近70年來,霍尼切克姐妹一直在這里安靜地生活,種植鮮花和丁香,收集棒球紀念品,成箱定購服裝、化妝品和珠寶。這座位于底特律Poletown社區(qū)的百年老宅有六扇彩色玻璃窗,是他們的避難所。1951年,他們的父母買下了這棟兩層樓高、1,700平方英尺的房子,在那里撫養(yǎng)孩子,之后就再也沒有離開過——無論是在1967年的暴亂期間,還是在那之后,當周圍的人都搬走了,大多數(shù)白人都逃到了郊區(qū)。
The Honeychecks stayed. And somewhere along the way, in their golden years, something happened to the sisters, something that slipped past relatives and friends.
霍尼切克姐妹留下來了。在她們?nèi)松狞S金歲月里,在她們?nèi)松哪硞€地方,發(fā)生了一件事,一件從親友身邊悄悄溜走的事。
In that house, they closed the blinds and shut the doors.
在那所房子里,她們關(guān)上了百葉窗和門。
They ordered takeout and had groceries delivered.
他們叫了外賣,還叫人送了雜貨。
No one stepped foot through the door: Not family. Not the boy who used to deliver their food. Not friends who gave them rides.
沒有人踏進這扇門:沒有家人。不是那個送食物的男孩。不是載她們的朋友。
The Honeycheck sisters slowly slipped into an abyss of hoarding and squalor.
Nobody noticed, until it was too late.
霍尼切克姐妹慢慢地陷入了囤積和骯臟的深淵。沒有人注意到,直到為時已晚。
"No one should have to live like this. No one should die like this," Kajma said while poring through the clutter one Sunday afternoon in a hazmat suit, banging on the walls with a crow bar to scare the rats away. "We suspected that they were hoarders. But I never imagined the degree of hoarding. It's unfathomable."
“沒有人應(yīng)該這樣生活。沒有人應(yīng)該這樣死去,”一個周日的下午,卡伊瑪穿著防毒服,在雜亂的人群中穿行,一邊說,一邊用撬棍敲打著墻壁,把老鼠嚇跑。“我們懷疑他們是囤積者。但我從未想象過囤積的程度。是深不可測的。”
From the curb, however, all seemed fine. The house and porch were painted. The lawn was mowed. The bushes were trimmed. And when they left the house, the Honeycheck sisters were always put together.
然而,從路邊看,一切似乎都很好。房子和門廊都刷過漆。草坪被割了。灌木叢被修剪好了。當他們離開家的時候,霍尼切克的姐妹們總是聚在一起。
In a photo snapped at a church fundraiser one month before she died, Honeycheck is seen donning a well-coiffed hairdo, lipstick, earrings and a long gold necklace draping her navy top. She's clutching a $10 bill to buy a 50-50 raffle ticket to support St. Josephat Catholic Church, a historic landmark in Detroit.
在去世前一個月的一次教堂籌款活動上,霍妮切克被拍到梳著精心打理的發(fā)型,涂著口紅,戴著耳環(huán),一條長長的金項鏈垂在深藍色上衣上。她手里攥著一張10美元的鈔票,準備買一張50-50的彩票,以支持底特律歷史地標圣約瑟夫天主教堂。

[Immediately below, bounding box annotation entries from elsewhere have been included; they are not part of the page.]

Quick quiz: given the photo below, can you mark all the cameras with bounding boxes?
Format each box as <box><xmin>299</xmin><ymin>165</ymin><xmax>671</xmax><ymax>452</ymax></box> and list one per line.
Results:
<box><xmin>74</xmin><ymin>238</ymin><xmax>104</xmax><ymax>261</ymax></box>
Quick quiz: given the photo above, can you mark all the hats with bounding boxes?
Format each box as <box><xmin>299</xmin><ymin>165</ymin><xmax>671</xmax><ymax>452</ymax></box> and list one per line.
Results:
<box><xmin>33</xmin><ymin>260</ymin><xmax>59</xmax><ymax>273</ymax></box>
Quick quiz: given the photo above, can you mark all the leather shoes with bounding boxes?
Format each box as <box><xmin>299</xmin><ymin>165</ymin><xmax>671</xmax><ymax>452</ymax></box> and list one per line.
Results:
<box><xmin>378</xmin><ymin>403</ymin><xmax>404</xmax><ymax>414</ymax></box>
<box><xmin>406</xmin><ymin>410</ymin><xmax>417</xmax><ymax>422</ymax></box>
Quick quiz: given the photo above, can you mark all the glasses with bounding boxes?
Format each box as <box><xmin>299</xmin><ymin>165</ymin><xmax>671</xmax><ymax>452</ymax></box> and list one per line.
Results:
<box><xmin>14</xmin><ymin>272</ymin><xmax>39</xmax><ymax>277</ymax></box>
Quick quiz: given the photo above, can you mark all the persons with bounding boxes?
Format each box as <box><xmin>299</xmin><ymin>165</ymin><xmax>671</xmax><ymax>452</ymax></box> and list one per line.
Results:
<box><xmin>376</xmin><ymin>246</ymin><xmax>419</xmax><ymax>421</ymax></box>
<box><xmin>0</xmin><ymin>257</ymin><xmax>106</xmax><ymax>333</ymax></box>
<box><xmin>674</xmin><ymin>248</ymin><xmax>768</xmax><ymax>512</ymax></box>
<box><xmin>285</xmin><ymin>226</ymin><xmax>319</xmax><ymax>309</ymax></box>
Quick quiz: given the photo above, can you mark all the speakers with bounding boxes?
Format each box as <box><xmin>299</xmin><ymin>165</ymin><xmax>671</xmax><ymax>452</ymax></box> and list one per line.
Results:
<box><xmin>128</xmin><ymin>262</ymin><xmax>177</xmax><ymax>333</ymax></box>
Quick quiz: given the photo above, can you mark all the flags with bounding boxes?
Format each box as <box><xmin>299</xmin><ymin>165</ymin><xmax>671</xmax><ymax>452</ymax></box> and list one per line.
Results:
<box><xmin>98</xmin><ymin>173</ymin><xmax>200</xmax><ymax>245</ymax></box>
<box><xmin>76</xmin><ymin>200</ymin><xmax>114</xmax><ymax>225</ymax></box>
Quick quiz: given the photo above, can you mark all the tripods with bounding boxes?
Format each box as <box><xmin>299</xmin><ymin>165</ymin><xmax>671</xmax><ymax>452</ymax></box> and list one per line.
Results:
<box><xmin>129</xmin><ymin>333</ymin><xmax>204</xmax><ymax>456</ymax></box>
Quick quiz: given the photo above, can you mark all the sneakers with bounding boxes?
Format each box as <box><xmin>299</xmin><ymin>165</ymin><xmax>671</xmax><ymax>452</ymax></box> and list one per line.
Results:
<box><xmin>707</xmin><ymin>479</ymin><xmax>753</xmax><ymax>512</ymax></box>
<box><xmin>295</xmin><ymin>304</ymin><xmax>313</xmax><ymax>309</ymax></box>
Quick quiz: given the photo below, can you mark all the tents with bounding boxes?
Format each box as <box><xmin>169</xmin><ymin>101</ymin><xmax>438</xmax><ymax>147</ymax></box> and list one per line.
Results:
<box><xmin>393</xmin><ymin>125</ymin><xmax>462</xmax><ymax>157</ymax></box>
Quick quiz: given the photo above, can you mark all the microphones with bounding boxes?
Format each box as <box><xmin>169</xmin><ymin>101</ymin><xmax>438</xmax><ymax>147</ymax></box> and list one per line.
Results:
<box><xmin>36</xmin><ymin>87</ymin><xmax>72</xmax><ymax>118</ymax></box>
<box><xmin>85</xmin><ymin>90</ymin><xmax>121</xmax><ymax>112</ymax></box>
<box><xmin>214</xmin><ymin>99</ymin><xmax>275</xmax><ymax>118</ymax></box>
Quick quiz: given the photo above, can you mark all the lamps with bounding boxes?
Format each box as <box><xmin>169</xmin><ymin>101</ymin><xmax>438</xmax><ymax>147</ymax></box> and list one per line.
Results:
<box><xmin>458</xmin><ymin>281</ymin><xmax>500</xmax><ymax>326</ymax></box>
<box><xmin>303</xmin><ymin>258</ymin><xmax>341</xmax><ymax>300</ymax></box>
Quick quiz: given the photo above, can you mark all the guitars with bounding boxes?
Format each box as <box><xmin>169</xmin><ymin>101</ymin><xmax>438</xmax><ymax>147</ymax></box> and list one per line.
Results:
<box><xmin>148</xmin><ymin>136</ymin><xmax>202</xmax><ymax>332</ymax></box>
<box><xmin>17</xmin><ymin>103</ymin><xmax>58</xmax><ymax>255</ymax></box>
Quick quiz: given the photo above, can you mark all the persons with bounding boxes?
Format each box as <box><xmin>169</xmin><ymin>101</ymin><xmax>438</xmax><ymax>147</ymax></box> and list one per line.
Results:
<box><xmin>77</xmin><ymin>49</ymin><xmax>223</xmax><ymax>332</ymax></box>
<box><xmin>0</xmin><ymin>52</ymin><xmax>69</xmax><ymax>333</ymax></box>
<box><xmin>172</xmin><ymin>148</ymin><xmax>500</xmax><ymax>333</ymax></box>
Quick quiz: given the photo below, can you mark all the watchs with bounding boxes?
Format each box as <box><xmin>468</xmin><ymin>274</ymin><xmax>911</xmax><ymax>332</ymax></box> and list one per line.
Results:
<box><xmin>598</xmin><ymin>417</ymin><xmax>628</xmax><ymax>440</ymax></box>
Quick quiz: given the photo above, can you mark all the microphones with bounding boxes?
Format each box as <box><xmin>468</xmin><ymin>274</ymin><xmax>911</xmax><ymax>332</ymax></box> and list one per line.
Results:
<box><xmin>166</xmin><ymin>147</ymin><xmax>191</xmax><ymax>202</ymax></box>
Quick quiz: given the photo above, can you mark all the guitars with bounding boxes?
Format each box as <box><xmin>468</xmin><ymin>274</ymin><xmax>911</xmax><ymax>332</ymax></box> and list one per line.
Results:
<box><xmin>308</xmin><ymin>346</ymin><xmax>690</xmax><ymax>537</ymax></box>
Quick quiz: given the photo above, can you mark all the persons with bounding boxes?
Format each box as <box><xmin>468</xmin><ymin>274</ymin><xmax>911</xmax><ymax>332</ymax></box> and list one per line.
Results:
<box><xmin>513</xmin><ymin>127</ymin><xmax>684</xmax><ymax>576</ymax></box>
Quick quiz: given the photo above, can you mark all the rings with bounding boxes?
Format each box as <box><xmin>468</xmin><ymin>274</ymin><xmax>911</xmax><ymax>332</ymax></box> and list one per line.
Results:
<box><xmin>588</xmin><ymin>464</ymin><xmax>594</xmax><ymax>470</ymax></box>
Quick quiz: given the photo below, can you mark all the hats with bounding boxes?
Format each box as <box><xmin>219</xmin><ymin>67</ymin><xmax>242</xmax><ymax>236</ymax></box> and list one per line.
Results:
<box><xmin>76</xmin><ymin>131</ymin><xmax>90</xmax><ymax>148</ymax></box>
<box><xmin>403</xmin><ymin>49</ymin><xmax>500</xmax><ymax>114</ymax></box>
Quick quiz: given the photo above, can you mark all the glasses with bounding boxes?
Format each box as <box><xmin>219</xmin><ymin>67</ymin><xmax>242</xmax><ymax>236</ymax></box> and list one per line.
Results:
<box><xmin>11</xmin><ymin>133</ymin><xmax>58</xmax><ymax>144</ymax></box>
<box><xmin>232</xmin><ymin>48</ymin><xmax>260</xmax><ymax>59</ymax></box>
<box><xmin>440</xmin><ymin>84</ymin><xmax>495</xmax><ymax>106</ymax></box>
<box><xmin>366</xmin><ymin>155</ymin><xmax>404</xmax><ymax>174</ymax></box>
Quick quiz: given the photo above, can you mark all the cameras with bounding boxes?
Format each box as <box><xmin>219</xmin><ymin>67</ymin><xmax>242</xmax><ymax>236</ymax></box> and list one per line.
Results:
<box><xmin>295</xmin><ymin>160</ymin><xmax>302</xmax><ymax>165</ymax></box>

"I know it’s an illness," said Kajma, 68, of Troy. "But if you met them on the street you’d never, ever know. If you looked at the outside of the house ... you’d never know that this nightmare was in here.”
“我知道這是一種疾病,”68歲的卡瑪說。“但如果你在街上遇到她們,你永遠也不會知道。如果你看看房子的外面……你永遠不會知道噩夢就在這里。”